# Just stopping in to say..



## lupinfarm (Oct 8, 2010)

I'M STILL ALIVE! 

I haven't been on here at all in the last month and a half because I live in Toronto for school (York U) and my mum hasn't really been updating me as to whats going on at home, I expect, because at this point its really irrelevent since I can't do much about things at all being in the city. 

Goats are good, Chickens are good, Ducks are loved and admired by all..no seriously, one of our mayoral candidates came up to talk to my mum and they spent a good hour talking about how beautiful our ducks are haha. Luna is fabulous, she's moving into the top field next week (electric is being hooked up finally). 

Everything is quite peachy, and to top it all off my studies are going well, I've lost like 20lbs since I moved back to the city *and* I'm seeing someone  not that that is much of something to post on here, lmao, but I just thought you guys would like to know if I still exist or not... I know a while ago I got an email from cmjust0 wondering if I was still breathing  

I'll get some fall photos of the farm tomorrow, and upload them sometime this weekend. Fall is in full throw here and it's Thanksgiving this weekend


----------



## country freedom (Oct 9, 2010)

lupinfarm said:
			
		

> I'M STILL ALIVE!

Aim of the exercise
Quote the forum thread about the farm update word for word, starting with "# Just stopping" and going on through "in the city.".

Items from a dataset

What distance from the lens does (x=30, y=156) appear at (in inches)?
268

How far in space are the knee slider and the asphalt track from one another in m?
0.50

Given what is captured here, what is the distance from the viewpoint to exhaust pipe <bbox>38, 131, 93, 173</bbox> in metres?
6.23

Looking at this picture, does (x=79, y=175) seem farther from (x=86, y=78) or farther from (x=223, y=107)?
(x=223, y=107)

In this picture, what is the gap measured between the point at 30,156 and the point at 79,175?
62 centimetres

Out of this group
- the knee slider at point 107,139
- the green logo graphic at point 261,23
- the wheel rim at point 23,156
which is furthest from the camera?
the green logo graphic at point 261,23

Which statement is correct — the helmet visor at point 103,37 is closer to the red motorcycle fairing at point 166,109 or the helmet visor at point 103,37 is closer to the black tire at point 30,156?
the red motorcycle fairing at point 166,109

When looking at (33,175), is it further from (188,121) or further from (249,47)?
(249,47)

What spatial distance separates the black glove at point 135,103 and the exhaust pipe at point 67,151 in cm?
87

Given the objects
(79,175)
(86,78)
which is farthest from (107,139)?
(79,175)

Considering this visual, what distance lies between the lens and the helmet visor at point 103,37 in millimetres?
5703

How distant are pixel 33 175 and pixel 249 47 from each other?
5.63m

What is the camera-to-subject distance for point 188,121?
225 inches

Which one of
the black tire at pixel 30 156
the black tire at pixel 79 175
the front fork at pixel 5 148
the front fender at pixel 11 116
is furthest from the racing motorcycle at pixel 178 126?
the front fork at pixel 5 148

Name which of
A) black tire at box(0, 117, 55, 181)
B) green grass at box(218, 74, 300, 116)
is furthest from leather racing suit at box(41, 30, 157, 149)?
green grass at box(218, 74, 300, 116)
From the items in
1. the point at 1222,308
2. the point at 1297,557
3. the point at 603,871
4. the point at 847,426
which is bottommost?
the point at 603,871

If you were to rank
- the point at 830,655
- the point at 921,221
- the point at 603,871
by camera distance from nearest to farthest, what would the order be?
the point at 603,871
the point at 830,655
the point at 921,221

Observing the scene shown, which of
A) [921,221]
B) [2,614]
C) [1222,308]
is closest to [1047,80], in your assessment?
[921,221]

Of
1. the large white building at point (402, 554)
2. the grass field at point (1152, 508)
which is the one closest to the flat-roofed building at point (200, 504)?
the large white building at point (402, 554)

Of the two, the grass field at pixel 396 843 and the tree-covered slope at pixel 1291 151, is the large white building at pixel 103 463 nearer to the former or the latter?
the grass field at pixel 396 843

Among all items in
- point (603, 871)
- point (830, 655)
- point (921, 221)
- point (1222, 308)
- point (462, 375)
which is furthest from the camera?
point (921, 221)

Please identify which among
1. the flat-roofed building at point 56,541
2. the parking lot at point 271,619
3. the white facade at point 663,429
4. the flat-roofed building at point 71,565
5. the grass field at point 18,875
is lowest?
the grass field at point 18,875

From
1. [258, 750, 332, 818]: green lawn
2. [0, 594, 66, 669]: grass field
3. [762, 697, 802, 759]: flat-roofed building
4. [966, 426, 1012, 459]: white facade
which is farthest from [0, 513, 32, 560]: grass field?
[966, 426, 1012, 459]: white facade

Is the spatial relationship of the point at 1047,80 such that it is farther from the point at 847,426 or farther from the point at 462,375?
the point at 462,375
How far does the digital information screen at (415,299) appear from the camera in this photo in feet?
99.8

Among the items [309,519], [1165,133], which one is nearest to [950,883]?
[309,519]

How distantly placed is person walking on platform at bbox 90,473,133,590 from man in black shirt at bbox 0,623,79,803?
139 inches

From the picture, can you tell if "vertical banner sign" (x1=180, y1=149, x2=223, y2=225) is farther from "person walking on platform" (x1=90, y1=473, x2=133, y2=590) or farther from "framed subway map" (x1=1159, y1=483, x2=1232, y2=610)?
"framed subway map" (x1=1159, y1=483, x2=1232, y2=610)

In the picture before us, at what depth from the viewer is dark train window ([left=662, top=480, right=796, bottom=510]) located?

Answer for this exercise
# Just stopping in to say..



## lupinfarm (Oct 8, 2010)

I'M STILL ALIVE! 

I haven't been on here at all in the last month and a half because I live in Toronto for school (York U) and my mum hasn't really been updating me as to whats going on at home, I expect, because at this point its really irrelevent since I can't do much about things at all being in the city.